When we got to the hospital, my father’s body was still warm. But he looked utterly dead, with a slack expression he never wore in life. My mother said farewell to her prince and protector for the last time. When we got back to the apartment, she gave letters to me and my sister that he’d written years earlier, before a prostate operation, to be opened by us in case he didn’t survive. “I lived the life I chose. (Sometimes, these days I think that it might have chosen me.) I have been very happy,” he wrote to me. “I did the right thing. I dedicated my life to human progress — to bringing about changes that would improve the conditions of life and the quality of life of the common people. My belief as I depart this world is that I have been an instrument of historical change — that the forces of change worked through me. For this reason, I led a life of meaning and purpose.”

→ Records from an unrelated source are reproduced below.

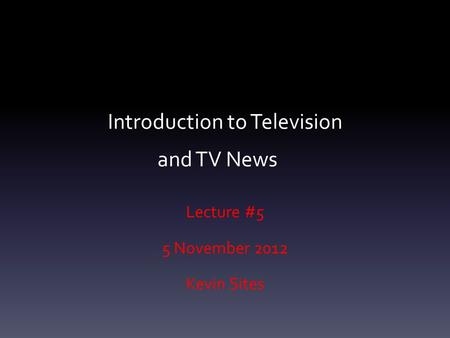 Introduction to Television and TV News Lecture #5 5 November 2012 Kevin Sites.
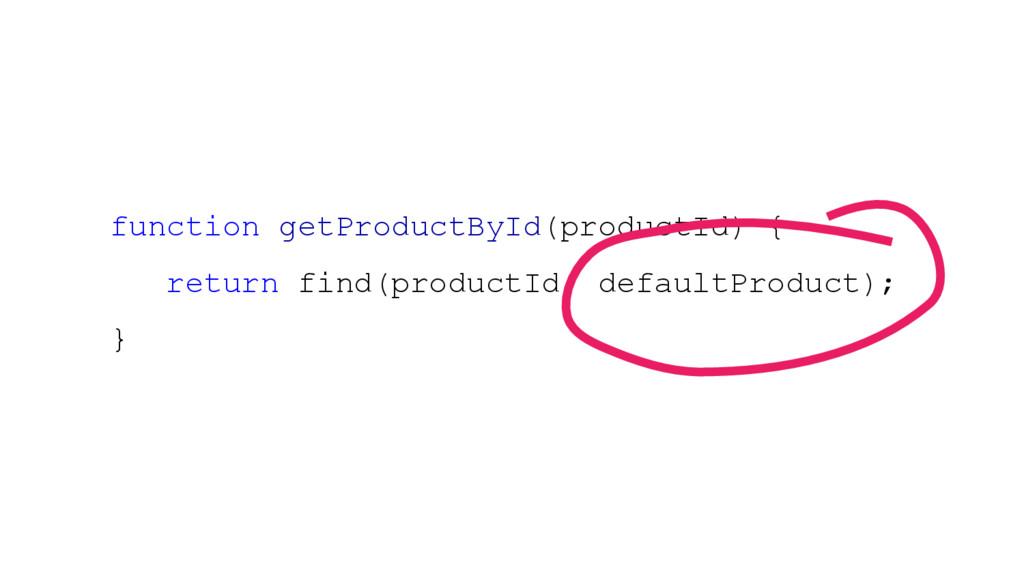 function getProductById(productId) { return fin...
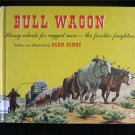 Bull Wagon Glen Dines Frontier Freighters Rugged Men HC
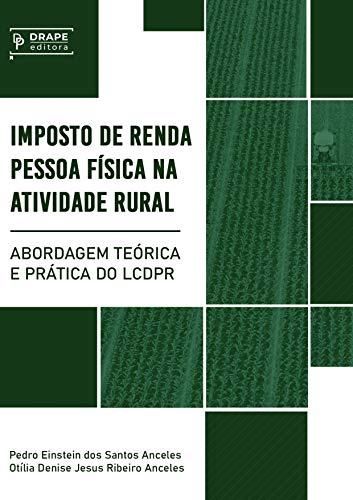 Imposto de Renda Pessoa Física na Atividade Rural: Abordagem Teórica e Prática do LCDPR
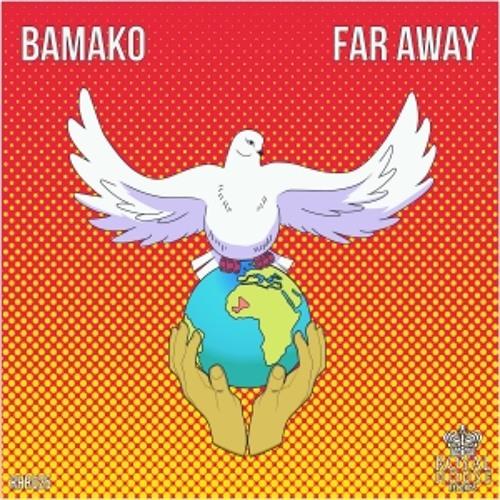 Bamako - Far Away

I expected a small group of tweed-jacketed professors to attend the tribute to my father, but instead, the auditorium was packed with his students and colleagues from the union. Hearing them praise him was like discovering that my dad had lived a double life as a superhero. The man I knew was a guy who loved salt bagels, Casablanca, college basketball games, and Walt Whitman; insisted on not being disturbed as he read the Sunday Times in the bathroom; and enjoyed drifting in an inflatable raft with my mother each August, reading a novel while curling his hair with his index finger. When the eulogies were over, a student in a wheelchair came up to me and introduced himself. He told me that he didn't really know my father, but a few weeks earlier, he'd been crossing the campus when he dropped his books on the sidewalk. My dad, who happened to be walking past, got down on his hands and knees, picked up the books, and handed them back to him. He thought I might want to know that.

A year later, my mother, husband, and I returned to Provincetown, while my sister stayed home in California with Andrew to raise their son. In an uncanny symmetry of loss, our beloved house had been torn down the previous winter by the current owners. With my mother leaning on Keith’s arm, I read aloud from Moby-Dick before scattering my father’s ashes in the water.

Steve Silberman is a freelance writer and contributing editor for Wired in San Francisco. One of his favorite quotes from a poem by his teacher Allen Ginsberg is, “Happy not yet to be a corpse.”